Besides the fact that when the NHI system was introduced, no thought was given to the special characteristics and problems of children's healthcare--an omission that has resulted in underfunding in pediatric care--in recent years Taiwan's birthrate has registered a rapid decline. Last year, for the first time, the number of births fell below 200,000. The children's healthcare market is shrinking and pediatricians are grumbling. The number of primary pediatric clinics has fallen from more than 100 during their heyday a decade ago to fewer than 30 today. Even in big hospitals, pediatricians have had to accept salary cuts. As hospitals have come to consider pediatric care a losing proposition, pediatricians have become second-class citizens in the medical community.
Fewer choose pediatrics
"The fuse is burning short," says Huang Fu-yuan, and no one in pediatrics knows where the money is going to come from. The Department of Health approved an upper limit of 240 new pediatric residents this year, but so far fewer than 100 have been recruited. Each hospital can only afford to recruit 40% of the pediatric residents it needs and has to make up for the staff shortage with nurses. Lin Kai-hsin feels very strongly about this. He says that most pediatric residents choose less demanding specialties.

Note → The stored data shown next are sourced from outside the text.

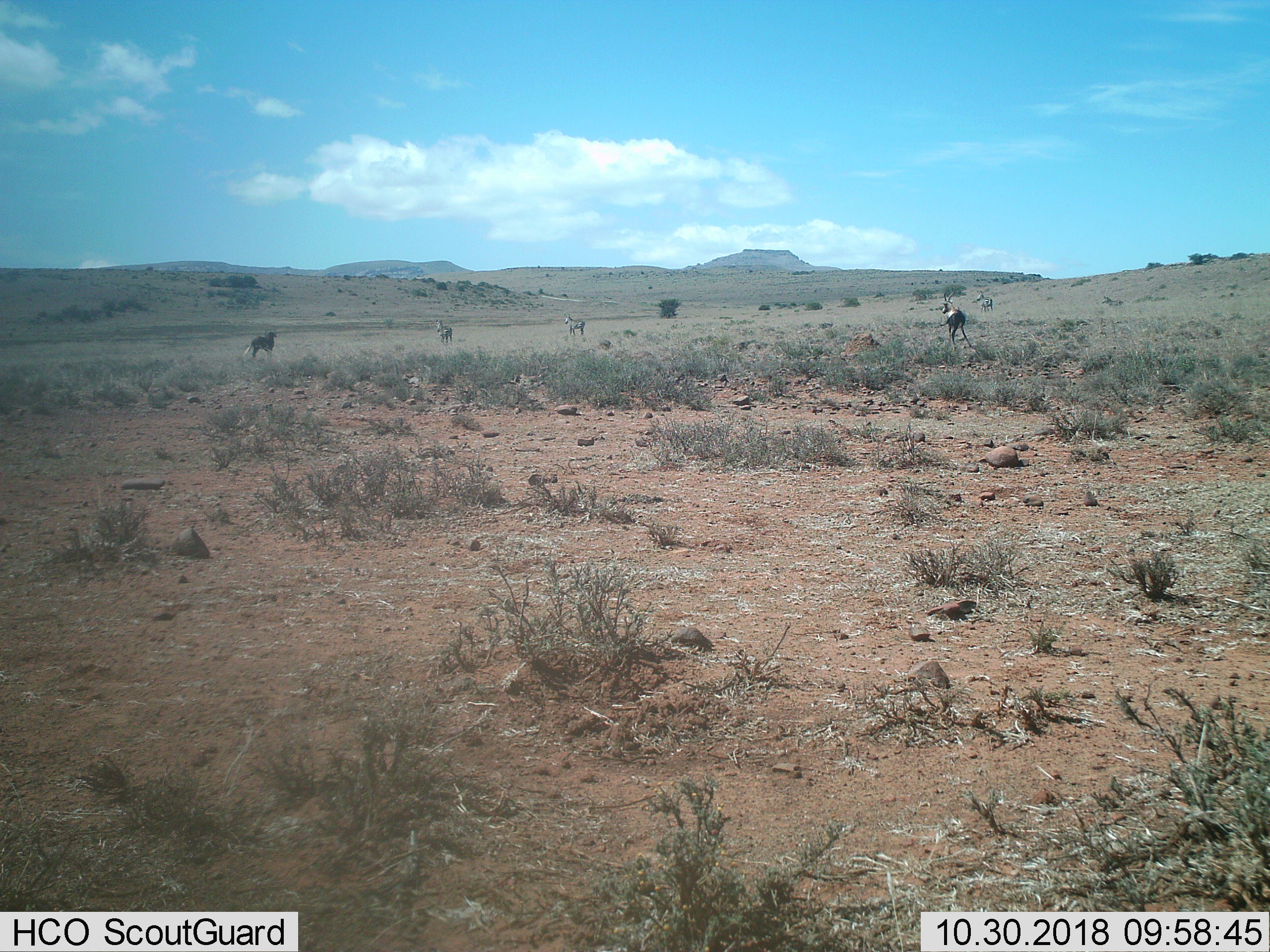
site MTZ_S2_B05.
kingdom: Animalia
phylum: Chordata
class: Mammalia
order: Perissodactyla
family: Equidae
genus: Equus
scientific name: Equus zebra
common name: mountain zebra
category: zebramountain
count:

It has been several years since anyone specializing in his own field of pediatric hematological oncology (leukemia) was hired.
Because children's diseases are highly volatile and frequently lead to malpractice disputes, pediatricians are always watchful of possible pitfalls and fearful of making mistakes. They also face enormous pressure from unreasonable parents who demand that they immediately bring down their child's temperature, call them at the slightest hint of illness, and insist that they be on call at any hour, never allowing them a moment's rest. For these reasons, many newly graduated pediatricians throw in the towel after six months and change to a less demanding specialty.
The market is shrinking and pressure is growing. The fact that fewer and fewer medical students are choosing pediatrics as their specialty seriously threatens the future quality of pediatric medicine in Taiwan. "Unless we figure out a way to remedy this situation, we risk destroying the foundations of our country," warns Lin Tzou-yien.
Children are the adults of the future. A healthy citizenry tomorrow depends on healthy children today. Children are full of vitality and have a remarkable capacity to recover quickly from most illnesses, but although pediatric medicine is demanding and costly, no matter how we figure it, offering children good healthcare wherever they live is an investment the nation and society cannot afford not to make.